> [WHAT YOU WILL DO]:
Which individual countries does the excerpt on the Kyoto Protocol name?

> [SELECTED EXTRACT]:
** BEGIN **
According to Oxford's Steve Rayner the focus on Kyoto has distracted attention from other possible approaches,

Unfortunately, support for Kyoto has become a litmus test for determining those who take the threat of climate change seriously. Between Kyoto's supporters and those who scoff at the dangers of leaving greenhouse gas emissions unchecked, there has been a tiny minority of commentators and analysts convinced of the urgency of the problem while remaining profoundly sceptical of the proposed solution. But their voices have largely gone unheard.

Nordhaus would seem to agree on this point: "Nations are now beginning to consider the structure of climate-change policies for the period after 2008-2012. Some countries, states, cities, companies, and even universities are adopting their own climate-change policies. Are there in fact alternatives to the scheme of tradable emissions permit embodied in the Protocol? The fact is that alternative approaches have not had a serious
hearing among natural scientists or among policymakers."

Experience indicates that even those countries expressing strong support for emissions reductions face difficulties achieving those reductions in practice. Tim Dyson from the London School of Economics has offered a sobering view of such "climate realism":

". . . in the last decade or so virtually all countries have continued to burn greater amounts of fossil fuel. This also applies to those that have arguably been most prominent in supporting the Kyoto process - notably Canada, Japan and those of the EU. Many of these countries are unlikely to meet their CO2 reduction targets agreed under the Kyoto treaty (which finally came into force in 2005). Thus comparing 1990 and 2002, it is estimated that Canada's emissions increased by 22 percent and Japan's by 13. While the CO2 emissions of the EU(15) remained roughly constant, this was mainly due to reductions in Germany and Britain - both of which gained fortuitously from a move away from coal towards natural gas (which emits less CO2 per unit of energy). Of the remaining countries in the EU (15), only Sweden - which relies heavily on hydro and nuclear - registered a fall in CO2 emissions. Of the 36 'Annex B' countries of the Kyoto treaty (i.e. the industrialized countries, including former eastern bloc nations), only 12 experienced declines in emissions: the three in the EU(15), plus nine former eastern bloc nations. If one excludes these, then CO2 emissions among the remaining 24 Annex B countries rose by 13 percent during 1990-2002 (Zittel and Treber 2003). Of course, the United States, the world's largest emitter of CO2, is not a signatory to the Kyoto treaty. And, to complete the list of predictable social reactions, the 'Kyoto process' has involved no shortage of rather bitter recrimination between representatives of the US and EU countries."

The bottom line is that with respect to modulating the behavior of the climate system current greenhouse gas mitigation policies being (discussed or implemented) are more symbolic than substantive. A number of observers believe that focusing on such policies has limited the scope of discussions about alternative policies that might show greater substantive outcomes. Advocates for action have limited discussion of alternatives by asserting that, for all of their flaws current approaches are merely "first steps" and a discussion of options might diminish political momentum for action. Of course, opponents to action don't wish to discuss policy options in the first place. As discussed below, action on adaptation has been a victim of the institutionalization of climate policy, which shows a strong bias in favor of mitigation over adaptation. But even with a pace of emissions reductions that seems practically if not politically inconceivable today, such reductions would have little or no perceptible effect on the climate system for decades.
** END **
> [PROVIDED MATERIAL]:
** BEGIN **
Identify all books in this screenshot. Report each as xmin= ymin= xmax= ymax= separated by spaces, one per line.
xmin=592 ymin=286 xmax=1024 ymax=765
** END **
> [RESPONSE TO THIS EXERCISE]:
Canada, Japan, Germany, Britain, Sweden, and the United States.